June has passed, we are in to the second half of the year, and the second half of the expedition. As if this isn’t a momentous enough thought, we volunteers are now in that amazing position where we live in a tented camp in the southern hemisphere, and commute to work at Ol Pejeta in the northern hemisphere. Someone will undoubtedly want to test the direction water goes down a plug hole in each hemisphere; it won’t be me. Anti-clockwise in the north and clockwise in the south? Or is it the other way around?

After another cold clear night, the morning very quickly warmed us up for breakfast and then out to work for an intensive day.

The Geek team set up in the banda (gazebo), all wired together, heads down into laptops working on the new website, and other projects as well as helping those of us who are non-geeks. They were joined by the Video team on laptops pushing ahead with the DVD preparation and editing.

Harriet and Mike from the Video team went out with two rangers to film their routine of buying fresh provisions for the primates from Nanyuki. Today they bought 1,000 bananas which will last about 2 days. On Saturday they will buy 1,200 for the weekend. The chimps’ diet usually also includes avocados, mangoes, beans and some salt to compensate for this deficiency from what would have been their normal diet. On the way back from town, the rangers took Harriet and Mike to a cafe to sample some local food. They ate “Arid root” cooked in chunks and served hot with chilli sauce, and washed down with a cup of tea!! Just like being home. Both Harriet and Mike enjoyed the dish…Harriet finishing her dish.

Back in camp, lunch was freshly made sandwiches with a choice from eggs, onions, tomatoes, white cabbage and cucumber…and peanut butter and bananas for those with American tastes.

After lunch Ash shot a few short clips with me dressed and behaving like a poacher, stalking, shooting and clubbing to death an animal. Ash then converted these sequences to an amazing animation.

The rest of my day was spent catching up with the blogs that had got behind. Sorry everyone, but the combination of our moving around plus difficult internet connections, plus my learning to work with the blogging software which involved optimisation of photo images I took in RAW format all contributed to me getting behind. Catching up fast now.

The Anthropology team went to The Sweetwater Secondary School with Nancy from the from the Community Development Office, to carry out some interviews. Jocelyn spoke with a teacher and four children, and David spoke with Deputy Principal David Muchemi, a couple of teachers and four children.
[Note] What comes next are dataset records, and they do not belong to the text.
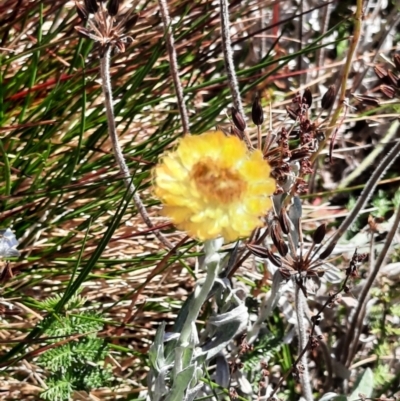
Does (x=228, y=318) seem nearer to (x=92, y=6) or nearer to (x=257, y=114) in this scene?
(x=257, y=114)

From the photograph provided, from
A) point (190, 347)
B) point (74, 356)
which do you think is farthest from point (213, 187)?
point (74, 356)

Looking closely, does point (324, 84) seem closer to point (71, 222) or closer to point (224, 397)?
point (71, 222)

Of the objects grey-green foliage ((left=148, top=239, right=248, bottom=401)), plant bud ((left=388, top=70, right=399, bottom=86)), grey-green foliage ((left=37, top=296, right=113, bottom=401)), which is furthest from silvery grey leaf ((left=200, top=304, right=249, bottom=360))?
plant bud ((left=388, top=70, right=399, bottom=86))

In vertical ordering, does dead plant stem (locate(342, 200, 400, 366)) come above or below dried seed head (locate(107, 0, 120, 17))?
below

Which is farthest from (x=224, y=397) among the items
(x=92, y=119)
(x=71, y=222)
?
(x=92, y=119)

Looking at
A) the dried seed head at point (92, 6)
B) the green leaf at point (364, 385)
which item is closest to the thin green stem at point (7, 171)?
the dried seed head at point (92, 6)

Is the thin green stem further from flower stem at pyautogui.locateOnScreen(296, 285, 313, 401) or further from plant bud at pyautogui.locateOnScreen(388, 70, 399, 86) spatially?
plant bud at pyautogui.locateOnScreen(388, 70, 399, 86)
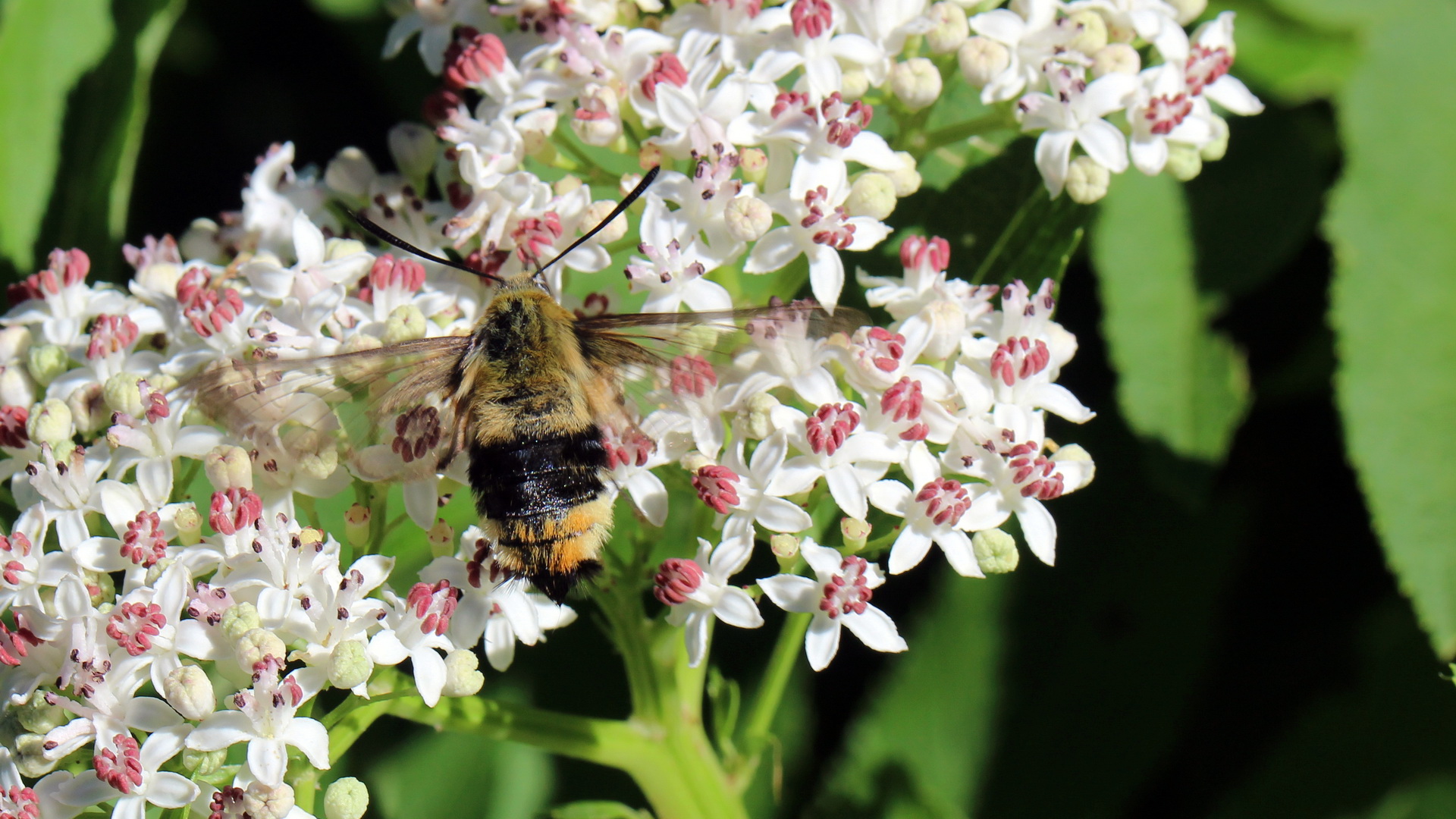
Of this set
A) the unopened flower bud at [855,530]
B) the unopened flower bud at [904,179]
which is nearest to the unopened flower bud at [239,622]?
the unopened flower bud at [855,530]

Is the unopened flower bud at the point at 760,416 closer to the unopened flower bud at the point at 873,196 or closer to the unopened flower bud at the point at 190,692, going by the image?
the unopened flower bud at the point at 873,196

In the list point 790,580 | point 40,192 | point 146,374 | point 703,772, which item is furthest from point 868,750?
point 40,192

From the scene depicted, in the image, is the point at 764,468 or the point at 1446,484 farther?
the point at 1446,484

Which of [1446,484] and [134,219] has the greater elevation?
[134,219]

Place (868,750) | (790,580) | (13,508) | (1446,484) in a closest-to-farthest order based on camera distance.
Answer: (790,580)
(1446,484)
(13,508)
(868,750)

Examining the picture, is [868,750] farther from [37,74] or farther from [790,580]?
[37,74]

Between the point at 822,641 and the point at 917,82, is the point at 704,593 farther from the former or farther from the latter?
the point at 917,82

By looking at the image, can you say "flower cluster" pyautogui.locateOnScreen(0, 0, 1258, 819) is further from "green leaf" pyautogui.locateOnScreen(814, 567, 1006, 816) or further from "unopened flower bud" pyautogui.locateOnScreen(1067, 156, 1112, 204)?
"green leaf" pyautogui.locateOnScreen(814, 567, 1006, 816)
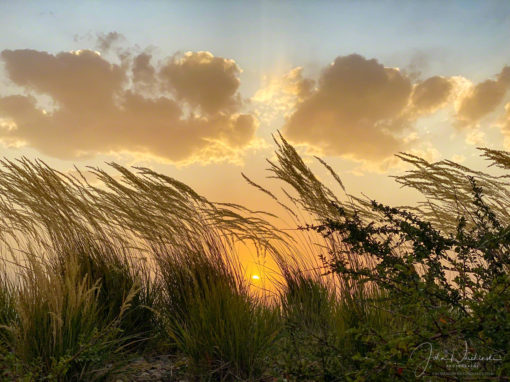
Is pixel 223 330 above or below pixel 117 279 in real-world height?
below

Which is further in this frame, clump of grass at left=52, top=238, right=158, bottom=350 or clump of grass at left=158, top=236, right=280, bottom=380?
clump of grass at left=52, top=238, right=158, bottom=350

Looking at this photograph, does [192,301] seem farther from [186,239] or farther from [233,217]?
[233,217]

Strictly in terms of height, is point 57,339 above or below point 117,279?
below

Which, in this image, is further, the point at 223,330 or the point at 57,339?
the point at 223,330

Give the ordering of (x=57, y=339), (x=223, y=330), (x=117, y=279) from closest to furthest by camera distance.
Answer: (x=57, y=339)
(x=223, y=330)
(x=117, y=279)

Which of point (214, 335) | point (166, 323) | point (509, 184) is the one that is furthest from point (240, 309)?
point (509, 184)

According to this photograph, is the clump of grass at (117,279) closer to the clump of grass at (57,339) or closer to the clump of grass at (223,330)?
the clump of grass at (223,330)

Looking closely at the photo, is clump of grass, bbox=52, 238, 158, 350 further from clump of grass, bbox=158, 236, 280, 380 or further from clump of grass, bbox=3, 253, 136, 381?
clump of grass, bbox=3, 253, 136, 381

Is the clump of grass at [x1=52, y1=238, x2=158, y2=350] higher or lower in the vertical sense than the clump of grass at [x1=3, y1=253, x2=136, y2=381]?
higher

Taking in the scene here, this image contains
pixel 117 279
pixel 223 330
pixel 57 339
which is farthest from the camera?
pixel 117 279

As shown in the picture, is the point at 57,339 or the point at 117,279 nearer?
the point at 57,339

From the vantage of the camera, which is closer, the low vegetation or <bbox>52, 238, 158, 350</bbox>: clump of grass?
the low vegetation

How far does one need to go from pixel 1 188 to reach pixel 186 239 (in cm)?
200

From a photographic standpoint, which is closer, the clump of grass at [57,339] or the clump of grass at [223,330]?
the clump of grass at [57,339]
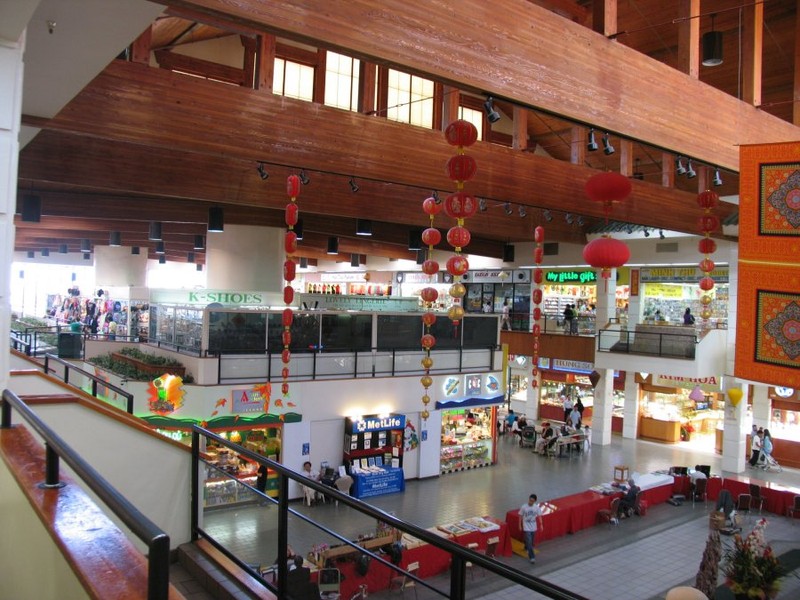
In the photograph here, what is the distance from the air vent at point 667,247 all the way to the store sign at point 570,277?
3.54 meters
One observation they made was that although the school had books which the children used for reading, there was no sizeable bookshelf on which to store and display them.
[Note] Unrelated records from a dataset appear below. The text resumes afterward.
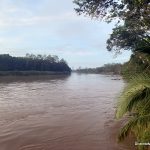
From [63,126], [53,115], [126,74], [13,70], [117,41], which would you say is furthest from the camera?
[13,70]

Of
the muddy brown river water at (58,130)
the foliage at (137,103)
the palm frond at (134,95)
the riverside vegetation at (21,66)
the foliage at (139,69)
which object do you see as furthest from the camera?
the riverside vegetation at (21,66)

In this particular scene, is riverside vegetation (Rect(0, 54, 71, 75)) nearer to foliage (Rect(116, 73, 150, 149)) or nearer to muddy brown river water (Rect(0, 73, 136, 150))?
muddy brown river water (Rect(0, 73, 136, 150))

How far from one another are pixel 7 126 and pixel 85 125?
12.3 feet

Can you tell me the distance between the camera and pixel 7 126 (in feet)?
45.6

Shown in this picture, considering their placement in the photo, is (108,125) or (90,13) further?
(108,125)

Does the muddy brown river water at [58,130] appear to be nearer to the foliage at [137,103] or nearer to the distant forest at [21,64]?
the foliage at [137,103]

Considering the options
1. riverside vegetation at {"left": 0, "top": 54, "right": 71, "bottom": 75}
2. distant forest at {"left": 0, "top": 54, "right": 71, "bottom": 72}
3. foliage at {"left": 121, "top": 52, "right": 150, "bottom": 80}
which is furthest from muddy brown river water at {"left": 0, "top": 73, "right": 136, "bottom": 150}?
distant forest at {"left": 0, "top": 54, "right": 71, "bottom": 72}

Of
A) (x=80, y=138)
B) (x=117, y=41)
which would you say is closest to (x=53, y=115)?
(x=80, y=138)

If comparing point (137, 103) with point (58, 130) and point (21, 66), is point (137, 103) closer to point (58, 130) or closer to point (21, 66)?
point (58, 130)

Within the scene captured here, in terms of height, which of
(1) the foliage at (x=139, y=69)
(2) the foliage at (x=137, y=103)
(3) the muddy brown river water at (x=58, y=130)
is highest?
(1) the foliage at (x=139, y=69)

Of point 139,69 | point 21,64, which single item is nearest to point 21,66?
point 21,64

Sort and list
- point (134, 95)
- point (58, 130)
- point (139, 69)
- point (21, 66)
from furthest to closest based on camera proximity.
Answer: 1. point (21, 66)
2. point (58, 130)
3. point (139, 69)
4. point (134, 95)

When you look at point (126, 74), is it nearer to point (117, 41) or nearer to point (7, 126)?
point (7, 126)

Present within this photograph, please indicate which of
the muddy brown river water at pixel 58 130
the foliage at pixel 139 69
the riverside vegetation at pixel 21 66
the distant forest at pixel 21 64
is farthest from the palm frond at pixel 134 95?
the distant forest at pixel 21 64
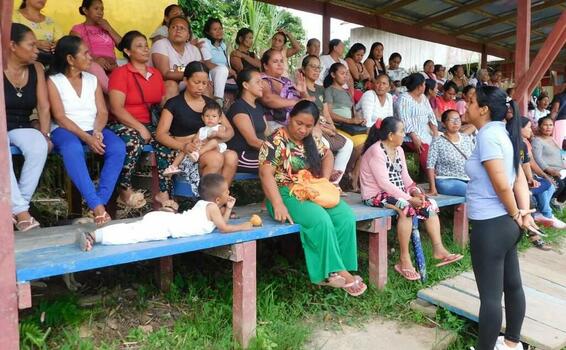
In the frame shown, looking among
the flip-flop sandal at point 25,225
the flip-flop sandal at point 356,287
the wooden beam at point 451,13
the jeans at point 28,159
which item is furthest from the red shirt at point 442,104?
the flip-flop sandal at point 25,225

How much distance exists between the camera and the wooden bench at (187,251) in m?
2.45

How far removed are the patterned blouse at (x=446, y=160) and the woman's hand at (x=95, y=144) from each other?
3269mm

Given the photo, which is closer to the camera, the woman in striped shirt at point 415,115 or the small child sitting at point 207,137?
the small child sitting at point 207,137

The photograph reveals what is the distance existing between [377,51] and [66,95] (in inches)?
208

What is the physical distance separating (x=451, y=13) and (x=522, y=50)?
326 centimetres

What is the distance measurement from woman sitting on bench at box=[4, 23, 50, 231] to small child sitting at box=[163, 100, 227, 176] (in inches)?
35.0

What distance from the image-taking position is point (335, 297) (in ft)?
12.8

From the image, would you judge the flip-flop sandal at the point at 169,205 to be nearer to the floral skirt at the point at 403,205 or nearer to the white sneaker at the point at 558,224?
the floral skirt at the point at 403,205

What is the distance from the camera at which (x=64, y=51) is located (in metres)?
3.72

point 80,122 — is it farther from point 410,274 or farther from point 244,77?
point 410,274

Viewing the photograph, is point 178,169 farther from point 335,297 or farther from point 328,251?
point 335,297

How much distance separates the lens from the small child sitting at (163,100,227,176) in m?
3.79

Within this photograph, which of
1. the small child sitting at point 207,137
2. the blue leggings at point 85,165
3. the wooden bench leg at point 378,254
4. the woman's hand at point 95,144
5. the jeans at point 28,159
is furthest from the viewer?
the wooden bench leg at point 378,254

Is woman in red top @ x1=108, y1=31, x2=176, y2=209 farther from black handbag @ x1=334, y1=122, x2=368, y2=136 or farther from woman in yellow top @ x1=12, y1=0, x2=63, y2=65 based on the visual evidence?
black handbag @ x1=334, y1=122, x2=368, y2=136
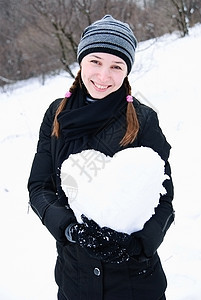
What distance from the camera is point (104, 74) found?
1.13 meters

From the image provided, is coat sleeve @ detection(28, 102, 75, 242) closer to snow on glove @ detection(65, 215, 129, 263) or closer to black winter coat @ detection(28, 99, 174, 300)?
black winter coat @ detection(28, 99, 174, 300)

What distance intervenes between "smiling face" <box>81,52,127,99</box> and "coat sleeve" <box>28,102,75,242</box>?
0.27 m

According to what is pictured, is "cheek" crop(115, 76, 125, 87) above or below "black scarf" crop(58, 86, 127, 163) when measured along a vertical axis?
above

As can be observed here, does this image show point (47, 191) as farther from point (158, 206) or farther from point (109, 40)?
point (109, 40)

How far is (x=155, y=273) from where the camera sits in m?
1.27

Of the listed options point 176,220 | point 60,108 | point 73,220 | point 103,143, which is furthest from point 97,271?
point 176,220

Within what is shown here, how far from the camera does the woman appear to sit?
1.15 meters

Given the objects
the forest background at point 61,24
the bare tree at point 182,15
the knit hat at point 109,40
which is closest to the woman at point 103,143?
the knit hat at point 109,40

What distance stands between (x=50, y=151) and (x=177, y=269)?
5.28ft

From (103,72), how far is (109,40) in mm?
132

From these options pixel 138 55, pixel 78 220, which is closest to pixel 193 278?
pixel 78 220

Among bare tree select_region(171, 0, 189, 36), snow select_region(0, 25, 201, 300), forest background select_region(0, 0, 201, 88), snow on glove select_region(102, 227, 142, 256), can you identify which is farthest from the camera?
bare tree select_region(171, 0, 189, 36)

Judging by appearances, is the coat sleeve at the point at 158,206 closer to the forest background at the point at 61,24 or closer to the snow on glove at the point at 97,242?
the snow on glove at the point at 97,242

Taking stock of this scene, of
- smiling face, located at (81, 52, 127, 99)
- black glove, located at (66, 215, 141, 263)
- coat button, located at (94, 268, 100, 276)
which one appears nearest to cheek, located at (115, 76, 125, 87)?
smiling face, located at (81, 52, 127, 99)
Two of the children interviewed had uncles working at Ol Pejeta, so they already knew quite a lot about the reserve and its aims and activities, and about animal conservation.
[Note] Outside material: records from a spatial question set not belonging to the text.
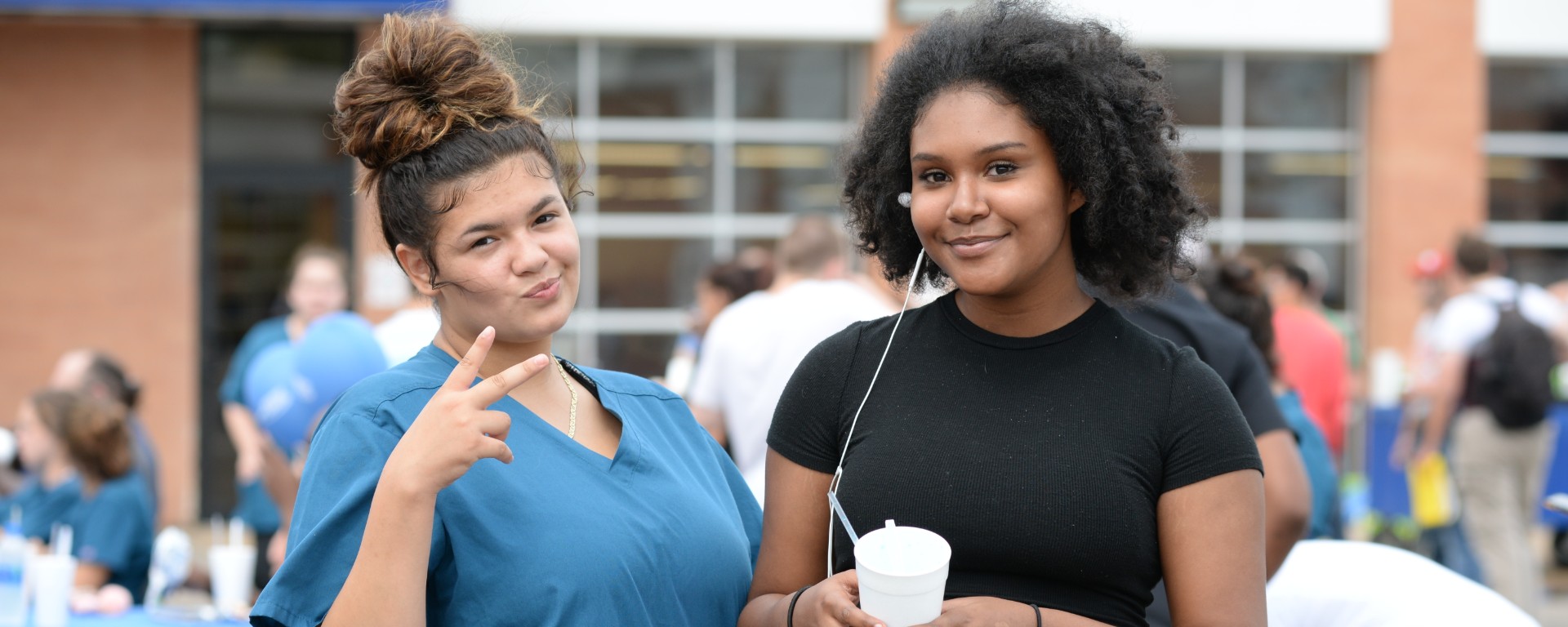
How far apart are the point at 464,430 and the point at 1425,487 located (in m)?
7.35

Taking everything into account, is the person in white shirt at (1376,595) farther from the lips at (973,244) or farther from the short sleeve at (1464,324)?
the short sleeve at (1464,324)

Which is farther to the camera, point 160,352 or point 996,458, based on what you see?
point 160,352

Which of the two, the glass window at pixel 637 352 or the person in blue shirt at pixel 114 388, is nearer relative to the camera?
the person in blue shirt at pixel 114 388

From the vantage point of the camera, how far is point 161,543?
457 cm

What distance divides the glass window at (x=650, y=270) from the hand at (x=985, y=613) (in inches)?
355

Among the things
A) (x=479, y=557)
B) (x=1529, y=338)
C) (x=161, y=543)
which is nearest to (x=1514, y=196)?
(x=1529, y=338)

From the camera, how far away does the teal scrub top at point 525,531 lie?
180 centimetres

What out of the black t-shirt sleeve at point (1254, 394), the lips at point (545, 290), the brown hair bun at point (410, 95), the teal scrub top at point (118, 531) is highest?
the brown hair bun at point (410, 95)

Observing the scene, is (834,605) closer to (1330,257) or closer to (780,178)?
(780,178)

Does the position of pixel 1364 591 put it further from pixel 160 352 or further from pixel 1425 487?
pixel 160 352

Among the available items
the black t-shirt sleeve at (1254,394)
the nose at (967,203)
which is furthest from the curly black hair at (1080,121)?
the black t-shirt sleeve at (1254,394)

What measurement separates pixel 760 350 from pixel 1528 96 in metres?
9.08

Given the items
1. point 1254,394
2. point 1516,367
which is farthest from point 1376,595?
point 1516,367

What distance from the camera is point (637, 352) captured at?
10781 mm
The Education team remained based in camp today working together with the Video team on the DVD combined project, planning characters, effects and storyboards.

Me? I remained in camp for a change, in the cool darkness of the Somali banda working with the Geek team, catching up with the blogs, and with Luke’s help, optimising my RAW image photos.

As a personal observation, it seemed kind of odd to me, here I was in Africa in the middle of a British Summer with the Kenyans shivering because it is their Winter, a key member of a team of amazing young media students and experts out in the bush filming, and me sitting in the shade of the Somali banda with the heat of fierce sunshine outside, among a hugely talented team of geeks intensely tapping away on their laptops oblivious to the rivers of power cables around their feet. Me, a non-geek sitting on a cushioned rattan armchair, water bottle by my left leg and Macbook cradled in my lap, my body being used like an exercise runway for the colony of tiny non-biting brown ants also sharing the banda. My creative thoughts paused as an image of a cold, long, gin and tonic with ice and lime, flashed though my brain. Heaven.